Today the U.S. Food and Drug Administration (FDA) approved Exondys 51 (eteplirsen) injection, the first drug approved to treat patients with Duchenne muscular dystrophy. Exondys 51 is specifically indicated for patients who have a confirmed mutation of the dystrophin gene amenable to exon 51 skipping - about 13% of the Duchenne population. Read the FDA's press release.
Edward Kaye, MD, Sarepta's interim chief executive officer and chief medical officer stated, "Today's accelerated approval of Exondys 51 represents a major milestone in the treatment of Duchenne Muscular Dystrophy for patients amenable to skipping exon 51 by targeting the underlying genetic cause of the disease – the lack of the dystrophin protein. We are grateful to the many patients and investigators who participated in Exondys 51's clinical studies. Exondys 51 represents the culmination of many years of work across our entire organization and the Duchenne community to address a critical unmet need by bringing this novel medicine to patients." Read Sarepta's full press release.

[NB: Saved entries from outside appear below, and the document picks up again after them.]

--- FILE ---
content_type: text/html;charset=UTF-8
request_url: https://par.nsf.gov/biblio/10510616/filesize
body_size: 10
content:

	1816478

PPMD applauds the FDA for this landmark approval of the first-ever disease-modifying drug to treat Duchenne. Pat Furlong, Founding President and CEO of PPMD stated, ""We applaud Sarepta and the many clinicians and scientists who continue to work tirelessly on this therapy. And we are eternally grateful to all of the young men, and their families, who participated in this trial, and the organizations and advocates who worked collaboratively to make this historic day possible. Their sacrifices have forever changed the Duchenne landscape." Read PPMD's full press release.
The accelerated approval of Exondys 51 is based on the surrogate endpoint of dystrophin increase in skeletal muscle observed in some Exondys 51-treated patients. Under the accelerated approval, Sarepta Therapeutics will be required to conduct a clinical trial to confirm the drug's clinical benefit. The required study will be designed to assess whether Exondys 51 improves motor function of Duchenne patients with a confirmed mutation of the dystrophin gene amenable to exon 51 skipping. The primary endpoint will be the North Star Ambulatory Assessment. We will provide additional details regarding this trial as soon as they become available.